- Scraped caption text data

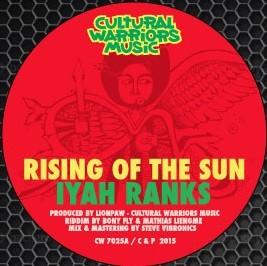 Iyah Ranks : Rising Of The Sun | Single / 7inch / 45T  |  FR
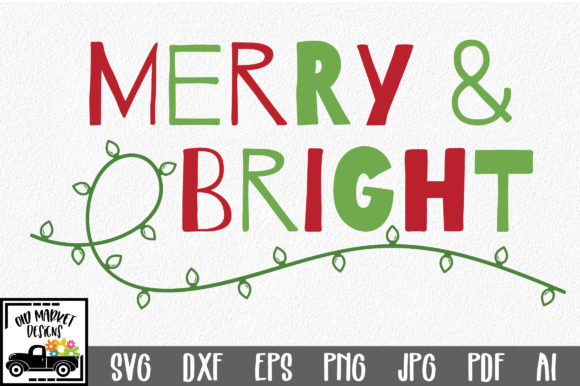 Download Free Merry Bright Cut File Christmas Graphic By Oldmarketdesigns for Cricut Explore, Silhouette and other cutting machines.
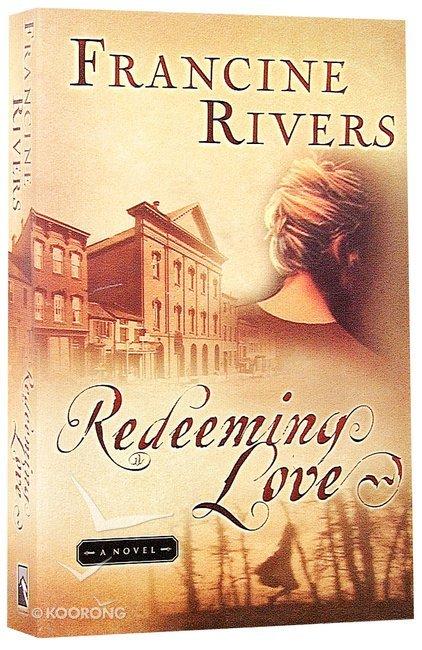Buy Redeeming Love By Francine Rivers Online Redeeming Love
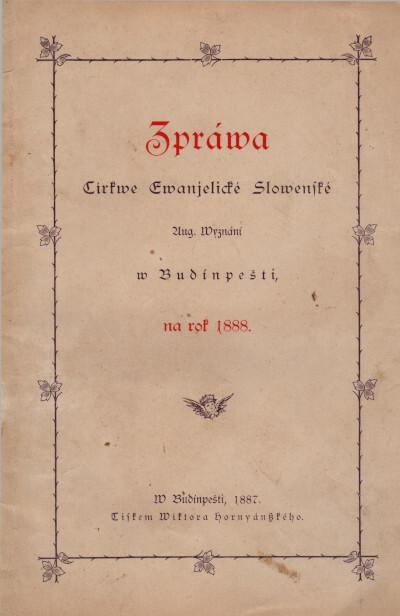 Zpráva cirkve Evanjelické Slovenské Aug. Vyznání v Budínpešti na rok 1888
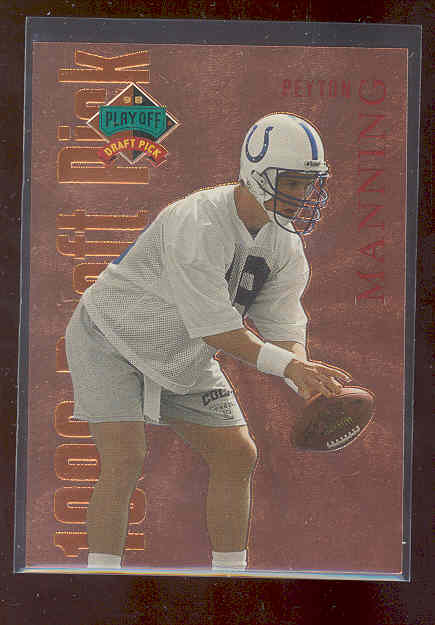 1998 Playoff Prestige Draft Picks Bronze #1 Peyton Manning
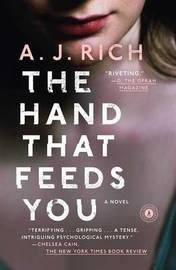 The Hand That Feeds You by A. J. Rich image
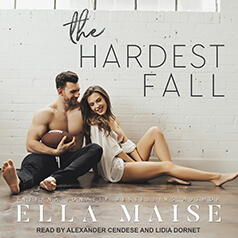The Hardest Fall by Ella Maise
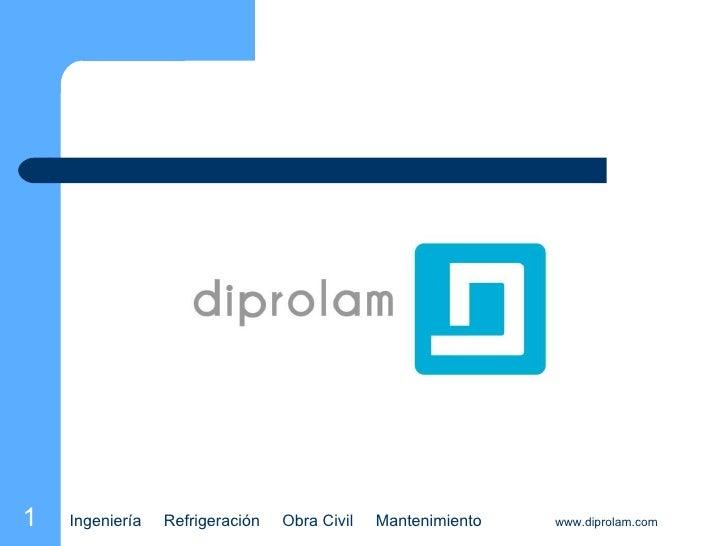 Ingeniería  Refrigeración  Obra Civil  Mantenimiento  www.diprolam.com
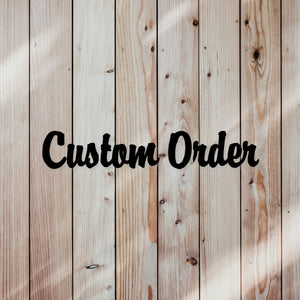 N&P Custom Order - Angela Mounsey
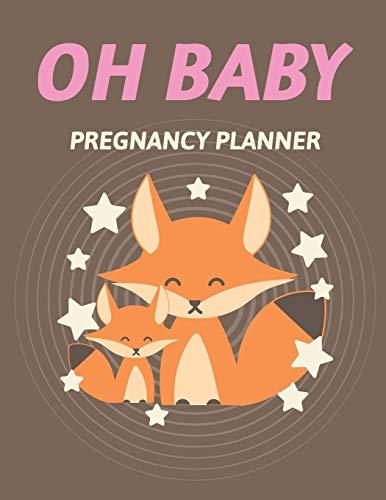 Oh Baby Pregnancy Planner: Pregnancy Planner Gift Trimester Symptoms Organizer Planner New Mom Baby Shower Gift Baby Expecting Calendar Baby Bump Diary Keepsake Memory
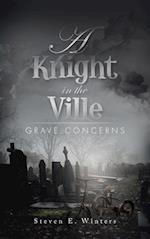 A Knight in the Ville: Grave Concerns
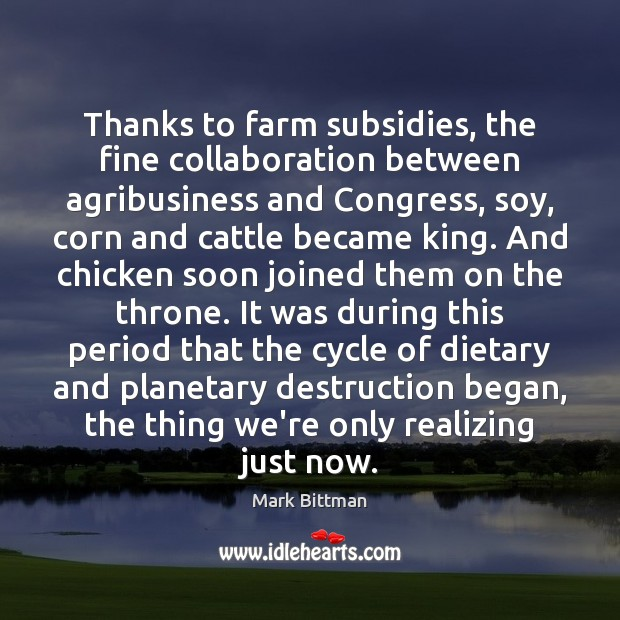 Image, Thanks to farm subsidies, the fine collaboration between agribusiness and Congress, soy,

- Work request
When you output the entries, keep each line exactly as it is and leave out any pictures.

- Result for this exercise
 Iyah Ranks : Rising Of The Sun | Single / 7inch / 45T  |  FR
 Download Free Merry Bright Cut File Christmas Graphic By Oldmarketdesigns for Cricut Explore, Silhouette and other cutting machines.
Buy Redeeming Love By Francine Rivers Online Redeeming Love
 Zpráva cirkve Evanjelické Slovenské Aug. Vyznání v Budínpešti na rok 1888
 1998 Playoff Prestige Draft Picks Bronze #1 Peyton Manning
 The Hand That Feeds You by A. J. Rich image
The Hardest Fall by Ella Maise
 Ingeniería  Refrigeración  Obra Civil  Mantenimiento  www.diprolam.com
 N&P Custom Order - Angela Mounsey
 Oh Baby Pregnancy Planner: Pregnancy Planner Gift Trimester Symptoms Organizer Planner New Mom Baby Shower Gift Baby Expecting Calendar Baby Bump Diary Keepsake Memory
 A Knight in the Ville: Grave Concerns
 Image, Thanks to farm subsidies, the fine collaboration between agribusiness and Congress, soy,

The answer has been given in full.